Emotion recognition from facial expressions is a highly demanding task, especially in everyday life scenarios. Different sources of artifacts have to be considered in order to successfully extract the intended emotional nuances of the face. The exact and robust detection and orientation of faces impeded by occlusions, inhomogeneous lighting and fast movements is only one difficulty. Another one is the question of selecting suitable features for the application at hand. In the literature, a vast body of different visual features grouped into dynamic, spatial and textural families, has been proposed. These features exhibit different advantages/disadvantages over each other due to their inherent structure, and thus capture complementary information, which is a promising vantage point for fusion architectures. To combine different feature sets and exploit their respective advantages, an adaptive multilevel fusion architecture is proposed.
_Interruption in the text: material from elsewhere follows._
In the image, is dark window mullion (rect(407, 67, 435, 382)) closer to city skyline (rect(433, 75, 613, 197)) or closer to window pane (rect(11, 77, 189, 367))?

The cascaded approach integrates information on different levels and time scales using artificial neural networks for adaptive weighting of propagated intermediate results. The performance of the proposed architecture is analysed on the GEMEP-FERA corpus as well as on a novel dataset obtained from an unconstrained, spontaneuous human-computer interaction scenario. The obtained performance is superior to single channels and basic fusion techniques.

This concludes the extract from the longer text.